PointsPlus® values per serving: 8
2 lemons, one cut into slices, the other one cut into wedges
2 Tbsp. chopped fresh parsley, stems reserved
2 Tbsp., chopped tarragon, stems reserved
1 large shallot, minced
½ cup der white wine
½ cup water
4-4 oz., salmon filet, skinless
2 tbs. capers, chopped
1 tbs. extra virgin olive oil
1 tbs. honey
Salt and pepper to taste
Arrange lemon slices in a single layer across bottom of a 12 inch skillet. Add herb stems and 2 tbs. of shallots. Add wine and water to the skillet. Place salmon filets in skillet, skinned side down, on top of lemon slices. Set pan over high heat and bring liquid to a simmer. Reduce heat to low, cover, and cook until sides are opaque but center is still translucent. (This is for a medium rare salmon. It will take about 10-15 minutes. )Transfer salmon with lemon slices to a platter.

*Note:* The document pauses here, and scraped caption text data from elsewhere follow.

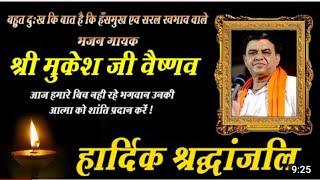 मसाणा वालों राखुड़ों जावे कठे ll Singer-- Hira Lal rav kotdi & Mukesh Vaishnav ll मुंगाणा लाईव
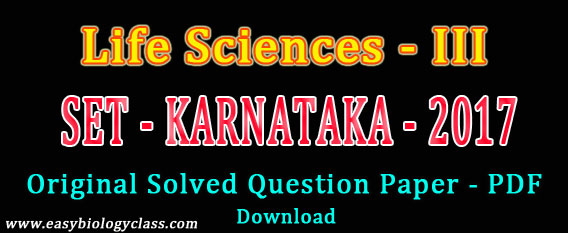 SET Karnataka Life Sciences 2017 Answer Key
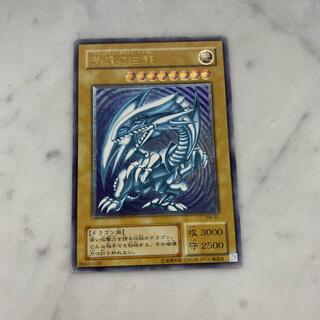 青眼の白龍 遊戯王 ブルーアイズホワイトドラゴン アルティメットレア レリーフ(シングルカード)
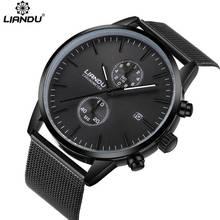 LIANDU модные мужские часы хронограф спортивные кварцевые часы из нержавеющей стали сетки бренд для мужчин часы Multi-function наручные часы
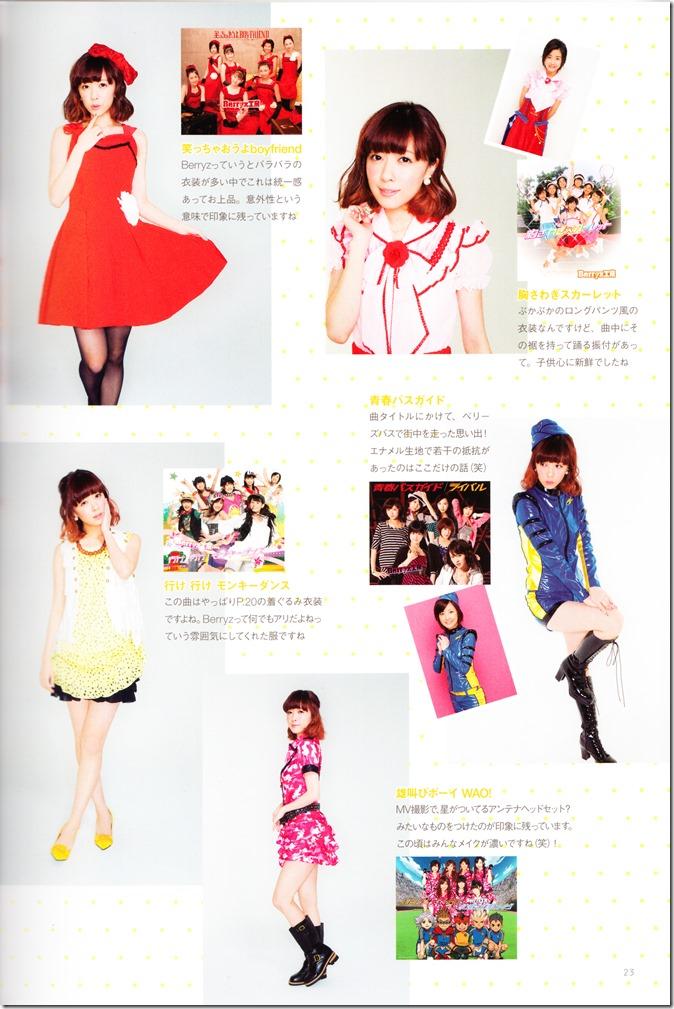 Berryz Koubou 2004-2015 The Final Photo Book (25)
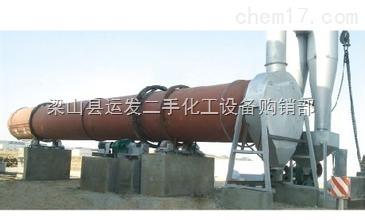 低价处理二手1.2X12米滚筒干燥机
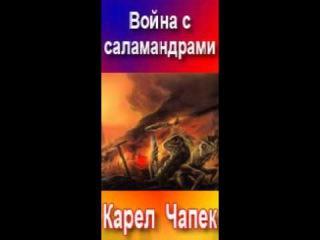 Карел Чапек:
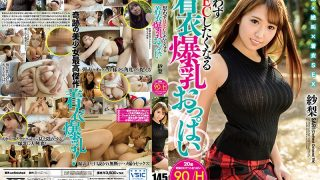 URPW-042 【Clothes Big Tits】 I Want To REC Unintentionally Clothes Big Tits Breasts Arai Kosaka Arai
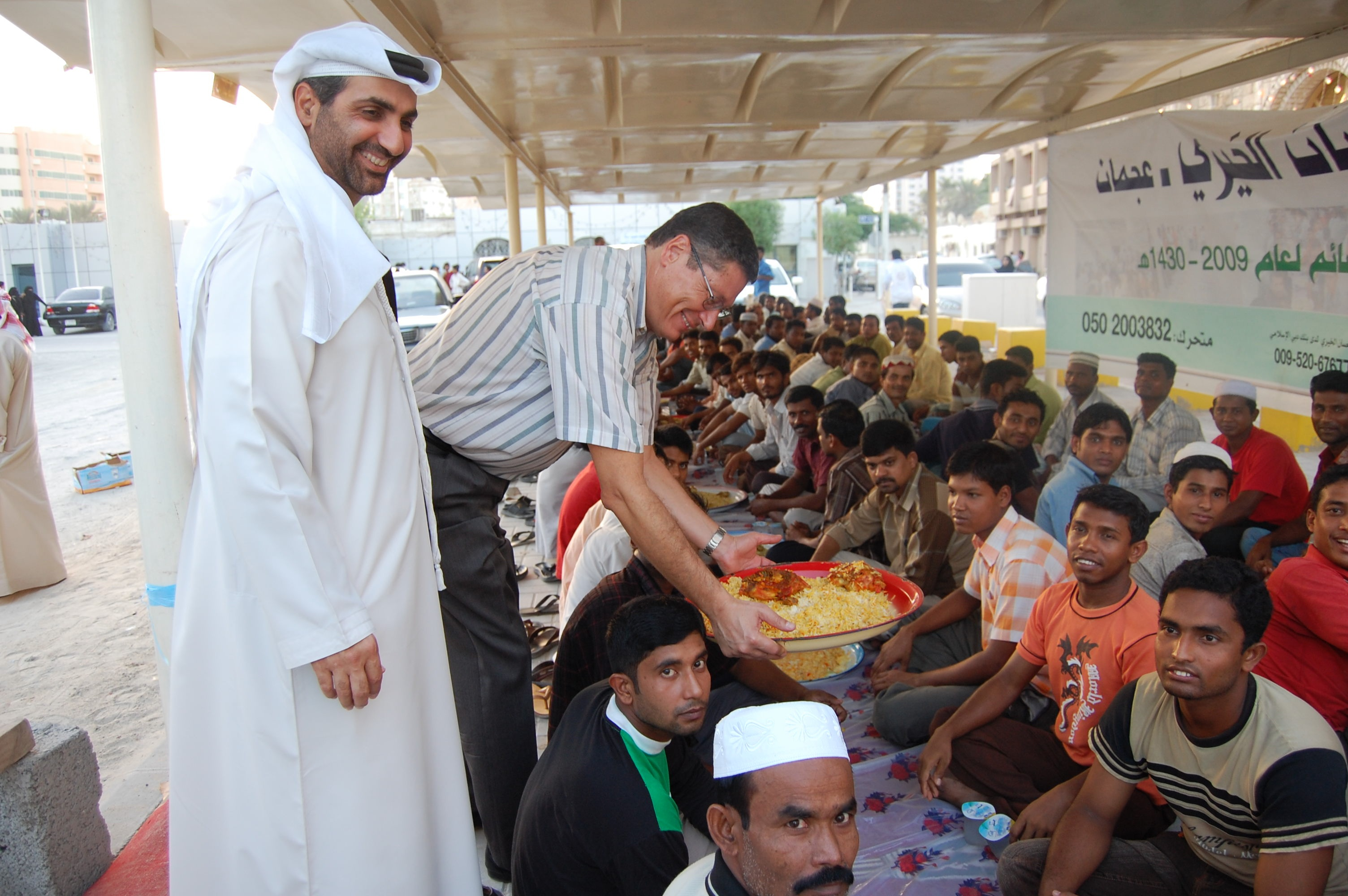 The Green Sheikh on Ramadan: Waste 2 Food or Food 2 Waste?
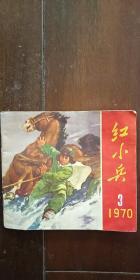 吉林红小兵 1970年第3期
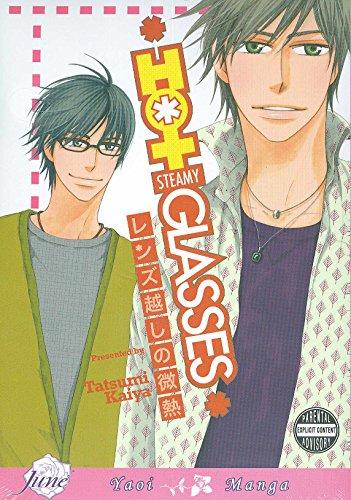 Hot Steamy Glasses (Yaoi) By Tatsumi Kaiya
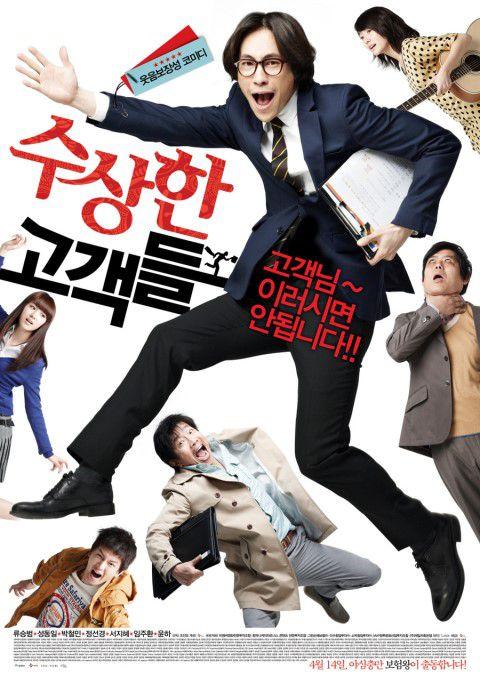 Suicide Forecast - Film (2011)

Cook down liquid until slightly thickened and reduced to 2 Tbsp. Combine chopped herbs, remaining shallot, capers, oil, and honey in a medium bowl. Strain the reduced cooking liquid and add it to the bowl. Whisk to combine and season with salt and pepper.
Serve salmon individually with a spoon of vinaigrette on the top. Serve with lemon wedges.
Recipe by Chef Isabella.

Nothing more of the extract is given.